For the first half of my career, everything centered in New York City. All the big publishing houses, the major national magazines, the best-known literary agents, the national writers’ organizations and, of course, The New York Times were all there. Lucky for me that I was too. Even as a relatively small player in the big city scene, I could easily pop in for editorial meetings, have lunch with my agent, or schmooze with fellow colleagues at big conferences. Yes, there were a few editors and agents in Chicago or on the West Coast, but only a few; mostly it was the literary and little publications that were out in the “hinterlands.” If you wanted to play with the big boys in commercial publishing, you had to make those connections in New York, and you had to be around to sustain those relationships, or at least be willing to make regular trips East to do so.
Of course, those very early years were pre-computer — pre-everything except the telephone. I realize I’m dating myself here, but I actually wrote my first book on a Smith Corona typewriter, and then typed and retyped the edited rewrites. I considered myself on the cutting edge of technology because my typewriter had a an auto-correct feature! Queries for articles were typed up one-by-one and sent to individual editors in snail mail. The biggest controversy, given how much time the whole submission process took, was whether or not multiple submissions (pitching the same idea to several different publications) were ethical.
A few years ago I relocated down to Southwest Texas and out of the New York area. Since then, I have not been pursuing national publication; rather, I have started this website and only done a couple print pieces in the local paper. While I am, so to speak, semi-retired, and not really angling for career advancement anymore, I still write.

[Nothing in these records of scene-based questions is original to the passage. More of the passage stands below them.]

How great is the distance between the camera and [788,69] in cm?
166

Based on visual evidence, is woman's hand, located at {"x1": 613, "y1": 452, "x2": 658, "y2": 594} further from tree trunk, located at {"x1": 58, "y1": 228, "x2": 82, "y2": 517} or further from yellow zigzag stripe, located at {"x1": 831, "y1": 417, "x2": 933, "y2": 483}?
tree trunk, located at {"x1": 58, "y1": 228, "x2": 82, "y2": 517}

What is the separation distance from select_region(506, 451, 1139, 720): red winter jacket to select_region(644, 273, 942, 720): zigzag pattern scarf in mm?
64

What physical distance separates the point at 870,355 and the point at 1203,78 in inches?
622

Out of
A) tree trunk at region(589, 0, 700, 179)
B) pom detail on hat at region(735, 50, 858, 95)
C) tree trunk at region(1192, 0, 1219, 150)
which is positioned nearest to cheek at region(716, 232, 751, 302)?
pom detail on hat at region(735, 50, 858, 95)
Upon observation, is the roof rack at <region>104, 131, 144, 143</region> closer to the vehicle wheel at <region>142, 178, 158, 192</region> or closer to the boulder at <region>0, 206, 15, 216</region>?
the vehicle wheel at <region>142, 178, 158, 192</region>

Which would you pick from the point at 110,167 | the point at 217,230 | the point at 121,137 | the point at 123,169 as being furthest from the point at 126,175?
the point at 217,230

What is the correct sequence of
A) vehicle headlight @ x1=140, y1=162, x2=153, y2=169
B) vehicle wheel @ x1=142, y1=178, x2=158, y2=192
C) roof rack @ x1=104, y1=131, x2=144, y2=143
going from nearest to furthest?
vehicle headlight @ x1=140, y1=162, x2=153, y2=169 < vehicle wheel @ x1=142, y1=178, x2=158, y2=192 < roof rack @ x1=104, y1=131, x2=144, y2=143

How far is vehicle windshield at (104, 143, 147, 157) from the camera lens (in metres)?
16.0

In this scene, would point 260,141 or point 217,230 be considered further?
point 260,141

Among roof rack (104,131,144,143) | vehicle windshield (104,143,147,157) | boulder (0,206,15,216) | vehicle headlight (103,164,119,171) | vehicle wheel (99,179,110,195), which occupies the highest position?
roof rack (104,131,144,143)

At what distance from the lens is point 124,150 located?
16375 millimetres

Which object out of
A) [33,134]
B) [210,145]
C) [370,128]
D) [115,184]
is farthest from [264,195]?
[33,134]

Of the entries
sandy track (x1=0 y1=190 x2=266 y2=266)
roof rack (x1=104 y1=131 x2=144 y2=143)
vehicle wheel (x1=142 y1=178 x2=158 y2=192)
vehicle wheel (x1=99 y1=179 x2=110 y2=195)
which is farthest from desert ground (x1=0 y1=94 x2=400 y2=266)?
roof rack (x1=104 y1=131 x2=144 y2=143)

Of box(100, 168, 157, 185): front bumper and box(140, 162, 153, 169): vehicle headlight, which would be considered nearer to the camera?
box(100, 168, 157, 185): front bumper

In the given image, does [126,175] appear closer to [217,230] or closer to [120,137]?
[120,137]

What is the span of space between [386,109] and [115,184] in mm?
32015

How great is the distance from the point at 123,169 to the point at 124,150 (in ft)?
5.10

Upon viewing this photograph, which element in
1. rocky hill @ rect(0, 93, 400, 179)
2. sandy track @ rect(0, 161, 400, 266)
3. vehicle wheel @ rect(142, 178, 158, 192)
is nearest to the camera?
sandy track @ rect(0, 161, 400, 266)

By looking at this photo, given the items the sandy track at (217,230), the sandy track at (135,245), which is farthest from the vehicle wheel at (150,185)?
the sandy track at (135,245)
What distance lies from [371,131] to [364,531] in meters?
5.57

But when some younger members of the ASJA (American Society of Journalists and Authors) in the area started a Texas chapter last year, I was on board. Writing and publishing has, after all, expanded beyond New York, and we are, after all, one group, regardless of age and stage in our careers. Furthermore, there is some obligation for older members to lend their voice, experience, and support to the development of a new generation of writers.
So, I signed up for the first Texas regional conference. And I singed up for the “Client Connections,” which is basically a speed dating round with editors to pitch story ideas and get assignments. My contacts were with editors of local publications, San Antonio Magazine and Texas Highways, because, well … this is where I am now and this is what I know. Even so, I didn’t have high expectations, mainly because I didn’t have much confidence in my own abilities to still be competitive. Age and absence from the day-to-day hustle will do that to you.
Ironically, my “speed dating” sessions went well, so well in fact that I walked away with positive responses to several of my ideas. Now I have article assignments and longer-term proposals in the works. Suddenly I have more deadlines than I can handle. Now I have stress!This is what happens when your expectations underestimate your abilities.
It’s okay; it’s affirming. It’s even humorous. The one constant in my life, regardless of my other endeavors, has been my writing. It is my personal and professional identity, my mainstay, my salvation. I have been a teacher/college professor, a corporate employee, a fabric artist, a community activist and volunteer, a mother, a daughter, and a wife, but writing is what I do, who I am. As long as I am still doing it, publishing or not, I am me.
But I am glad to be publishing again.